2. The low dielectric loss nonwoven fabric according to claim 1, wherein the fluorine-containing resin emulsion has a solid content of 30 to 70%.

3. The low dielectric loss nonwoven fabric according to claim 1, wherein the inorganic fibers are selected from any one or a combination of at least two of E glass fibers, NE glass fibers, L glass fibers, quartz fibers, alumina fibers, boron nitride fibers, silicon carbide fibers, zinc oxide fibers, magnesium oxide fibers, silicon nitride fibers, boron carbide fibers, aluminum nitride fibers, aluminum oxide whiskers, boron nitride whiskers, silicon carbide whiskers, zinc oxide whiskers, magnesium oxide whiskers, silicon nitride whiskers, boron carbide whiskers, or aluminum nitride whiskers.

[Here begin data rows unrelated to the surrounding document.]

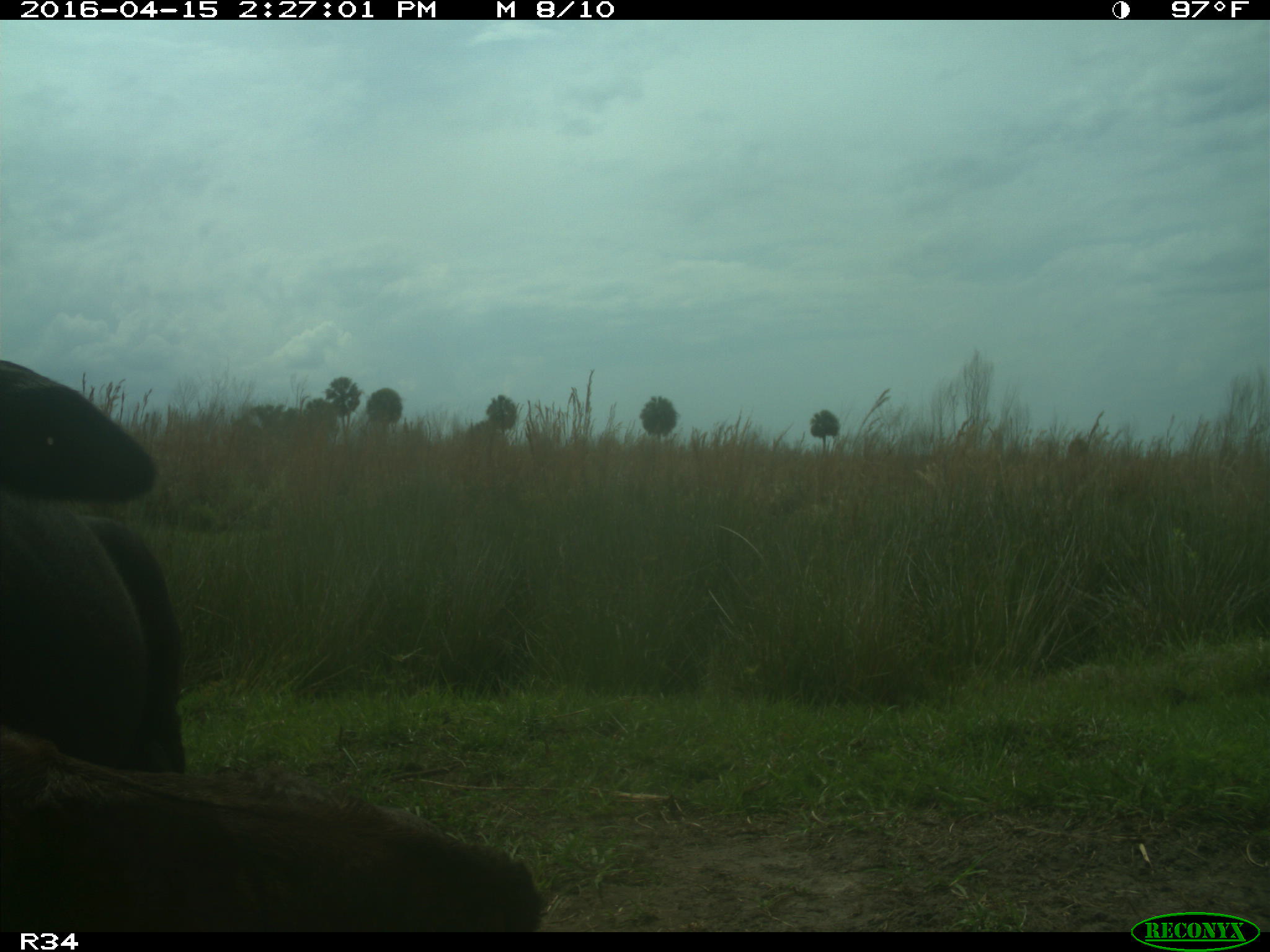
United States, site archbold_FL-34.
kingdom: Animalia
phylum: Chordata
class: Mammalia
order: Artiodactyla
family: Bovidae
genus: Bos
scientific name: Bos taurus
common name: domestic cow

4. The low dielectric loss nonwoven fabric according to claim 1, wherein said inorganic fibers have an average diameter of less than 10 microns.

5. The low dielectric loss nonwoven fabric according to claim 1, wherein the inorganic fibers have an average diameter of 0.5 to 5 μm.

6. The low dielectric loss nonwoven fabric according to claim 1, wherein the low dielectric loss nonwoven fabric is a surface-treated low dielectric loss nonwoven fabric.

7. The low dielectric loss nonwoven fabric according to claim 6, wherein the surface-treated treating agent is selected from one or a mixture of at least two of a fluorine-containing silane coupling agent, an aminosilane coupling agent, an epoxy silane coupling agent, a vinyl silane coupling agent, an alkylsilane coupling agent, a borate coupling agent, a zirconate coupling agent, or a phosphate coupling agent.

8. The low dielectric loss nonwoven fabric according to claim 1, wherein the low dielectric loss nonwoven fabric has a single weight of 20-200 grams per square meter.

9. The low dielectric loss nonwoven fabric according to claim 8, wherein the low dielectric loss nonwoven fabric has a single weight of 20 to 100 grams per square meter.

10. The method for producing a low dielectric loss nonwoven fabric according to any one of claims 1 to 9, characterized in that the method for producing comprises the steps of:

and mixing and impregnating inorganic fibers with a binder, forming by papermaking, and drying and sintering to obtain the low dielectric loss non-woven fabric.

11. A prepreg comprising the low dielectric loss nonwoven fabric according to any one of claims 1 to 9 and a resin composition attached thereto by impregnation.

12. The prepreg of claim 11, wherein the resin composition comprises one or a combination of at least two of a fluorine-containing resin emulsion, a polyphenylene ether resin, a polybutadiene resin, a butadiene-styrene copolymer, a styrene-butadiene-styrene triblock copolymer, a multifunctional vinyl aromatic copolymer, a silicone resin, a cyanate ester resin, or a maleimide compound.

13. The prepreg of claim 12 wherein the resin composition is a fluorine-containing resin emulsion.

14. The prepreg according to claim 13, wherein the fluorine-containing resin emulsion is selected from any one or a combination of at least two of polytetrafluoroethylene emulsion, perfluoroethylene propylene emulsion, polyvinylidene fluoride emulsion, tetrafluoroethylene-perfluoroalkyl vinyl ether copolymer emulsion, ethylene-tetrafluoroethylene copolymer emulsion, polytrifluoroethylene emulsion or ethylene-chlorotrifluoroethylene copolymer emulsion.

15. A copper-clad plate comprising a copper foil and the prepreg according to any one of claims 11 to 14.

16. A printed circuit board comprising copper foil and the prepreg according to any one of claims 11-14.